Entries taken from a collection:
[BEGIN]

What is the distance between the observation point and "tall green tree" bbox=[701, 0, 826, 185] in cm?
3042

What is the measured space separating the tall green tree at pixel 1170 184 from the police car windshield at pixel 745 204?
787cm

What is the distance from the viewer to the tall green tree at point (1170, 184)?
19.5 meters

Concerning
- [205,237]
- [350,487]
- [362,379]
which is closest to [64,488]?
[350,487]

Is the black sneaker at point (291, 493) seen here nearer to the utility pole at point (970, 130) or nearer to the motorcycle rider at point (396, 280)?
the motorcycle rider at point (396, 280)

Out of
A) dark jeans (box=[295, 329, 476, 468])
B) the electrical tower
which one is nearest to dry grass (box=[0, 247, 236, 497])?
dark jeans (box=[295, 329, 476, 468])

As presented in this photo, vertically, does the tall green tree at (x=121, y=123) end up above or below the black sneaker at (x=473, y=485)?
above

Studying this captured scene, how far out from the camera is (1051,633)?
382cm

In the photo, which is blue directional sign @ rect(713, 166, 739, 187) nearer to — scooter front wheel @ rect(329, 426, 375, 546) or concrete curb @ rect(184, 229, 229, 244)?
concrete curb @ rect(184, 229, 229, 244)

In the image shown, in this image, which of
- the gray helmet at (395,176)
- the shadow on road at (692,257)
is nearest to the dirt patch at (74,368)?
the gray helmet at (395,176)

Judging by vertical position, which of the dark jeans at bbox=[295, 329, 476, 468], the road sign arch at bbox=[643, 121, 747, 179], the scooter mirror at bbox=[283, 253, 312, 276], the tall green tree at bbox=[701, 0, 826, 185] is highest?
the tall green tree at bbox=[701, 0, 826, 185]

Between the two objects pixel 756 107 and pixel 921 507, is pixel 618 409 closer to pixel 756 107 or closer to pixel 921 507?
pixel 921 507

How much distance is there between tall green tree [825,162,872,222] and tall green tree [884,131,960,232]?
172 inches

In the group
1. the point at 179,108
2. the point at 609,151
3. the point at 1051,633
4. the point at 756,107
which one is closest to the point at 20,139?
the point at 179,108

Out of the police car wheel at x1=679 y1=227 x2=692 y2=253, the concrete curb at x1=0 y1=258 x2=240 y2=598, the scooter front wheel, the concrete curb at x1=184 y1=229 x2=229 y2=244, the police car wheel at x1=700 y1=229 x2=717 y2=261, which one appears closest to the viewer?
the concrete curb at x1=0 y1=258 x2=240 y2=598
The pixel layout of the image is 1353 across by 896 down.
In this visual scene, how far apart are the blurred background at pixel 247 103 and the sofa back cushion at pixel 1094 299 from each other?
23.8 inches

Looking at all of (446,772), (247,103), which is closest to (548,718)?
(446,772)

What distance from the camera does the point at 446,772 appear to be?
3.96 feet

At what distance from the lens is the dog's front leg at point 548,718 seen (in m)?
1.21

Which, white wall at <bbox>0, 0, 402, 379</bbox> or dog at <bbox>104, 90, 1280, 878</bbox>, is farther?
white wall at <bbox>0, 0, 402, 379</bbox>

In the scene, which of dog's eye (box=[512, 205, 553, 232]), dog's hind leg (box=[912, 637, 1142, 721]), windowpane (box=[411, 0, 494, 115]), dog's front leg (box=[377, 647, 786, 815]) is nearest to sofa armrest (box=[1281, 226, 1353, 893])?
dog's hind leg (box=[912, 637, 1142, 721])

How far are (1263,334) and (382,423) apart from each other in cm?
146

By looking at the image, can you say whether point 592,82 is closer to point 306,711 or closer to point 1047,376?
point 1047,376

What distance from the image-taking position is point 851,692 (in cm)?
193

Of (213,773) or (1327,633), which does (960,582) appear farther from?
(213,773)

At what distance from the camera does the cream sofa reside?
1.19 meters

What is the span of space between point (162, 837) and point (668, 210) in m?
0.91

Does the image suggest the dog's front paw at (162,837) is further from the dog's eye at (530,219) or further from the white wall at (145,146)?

[END]

_Request_.
Copy all of the data exactly.

_Result of this exercise_.
What is the distance between the observation point and "tall green tree" bbox=[701, 0, 826, 185] in cm?
3042

What is the measured space separating the tall green tree at pixel 1170 184 from the police car windshield at pixel 745 204?
787cm

What is the distance from the viewer to the tall green tree at point (1170, 184)?
19.5 meters

Concerning
- [205,237]
- [350,487]
- [362,379]
which is closest to [64,488]?
[350,487]

Is the black sneaker at point (291, 493) seen here nearer to the utility pole at point (970, 130) or nearer to the motorcycle rider at point (396, 280)?
the motorcycle rider at point (396, 280)

Out of
A) dark jeans (box=[295, 329, 476, 468])
B) the electrical tower
which one is nearest to dry grass (box=[0, 247, 236, 497])?
dark jeans (box=[295, 329, 476, 468])

As presented in this photo, vertically, does the tall green tree at (x=121, y=123) end up above or below the black sneaker at (x=473, y=485)?
above

Studying this captured scene, how far out from the camera is (1051,633)?
382cm

In the photo, which is blue directional sign @ rect(713, 166, 739, 187) nearer to — scooter front wheel @ rect(329, 426, 375, 546) or concrete curb @ rect(184, 229, 229, 244)?
concrete curb @ rect(184, 229, 229, 244)

In the image shown, in this image, which of
- the gray helmet at (395,176)
- the shadow on road at (692,257)
is nearest to the dirt patch at (74,368)?
the gray helmet at (395,176)

Judging by vertical position, which of the dark jeans at bbox=[295, 329, 476, 468], the road sign arch at bbox=[643, 121, 747, 179], the scooter mirror at bbox=[283, 253, 312, 276], the tall green tree at bbox=[701, 0, 826, 185] is highest?
the tall green tree at bbox=[701, 0, 826, 185]

Between the two objects pixel 756 107 and pixel 921 507, is pixel 618 409 closer to pixel 756 107 or closer to pixel 921 507?
pixel 921 507

How much distance is there between tall green tree [825,162,872,222] and tall green tree [884,131,960,232]?
172 inches

In the group
1. the point at 179,108
2. the point at 609,151
3. the point at 1051,633
4. the point at 756,107
which one is closest to the point at 20,139?
the point at 179,108

Out of the police car wheel at x1=679 y1=227 x2=692 y2=253, the concrete curb at x1=0 y1=258 x2=240 y2=598, the scooter front wheel, the concrete curb at x1=184 y1=229 x2=229 y2=244, the police car wheel at x1=700 y1=229 x2=717 y2=261, which one appears closest to the viewer?
the concrete curb at x1=0 y1=258 x2=240 y2=598
The pixel layout of the image is 1353 across by 896 down.
In this visual scene, how far apart are the blurred background at pixel 247 103 and the sofa back cushion at pixel 1094 299 from each other?
23.8 inches

Looking at all of (446,772), (247,103), which is closest to (548,718)?
(446,772)

What distance from the camera does the point at 446,772 appear to be?
3.96 feet

At what distance from the lens is the dog's front leg at point 548,718 seen (in m)?
1.21

Which, white wall at <bbox>0, 0, 402, 379</bbox> or dog at <bbox>104, 90, 1280, 878</bbox>, is farther?
white wall at <bbox>0, 0, 402, 379</bbox>

In the scene, which of dog's eye (box=[512, 205, 553, 232]), dog's hind leg (box=[912, 637, 1142, 721]), windowpane (box=[411, 0, 494, 115]), dog's front leg (box=[377, 647, 786, 815]) is nearest to sofa armrest (box=[1281, 226, 1353, 893])?
dog's hind leg (box=[912, 637, 1142, 721])

How far are (1263,334) and (382,423) apart from each other in cm?
146

By looking at the image, can you say whether point 592,82 is closer to point 306,711 or closer to point 1047,376?
point 1047,376

What distance from the image-taking position is point 851,692 (in cm)?
193

Of (213,773) or (1327,633), which does (960,582) appear farther from?
(213,773)

At what distance from the camera does the cream sofa reside?
1.19 meters

What is the span of space between point (162, 837) and point (668, 210) in m?
0.91

Does the image suggest the dog's front paw at (162,837) is further from the dog's eye at (530,219) or further from the white wall at (145,146)?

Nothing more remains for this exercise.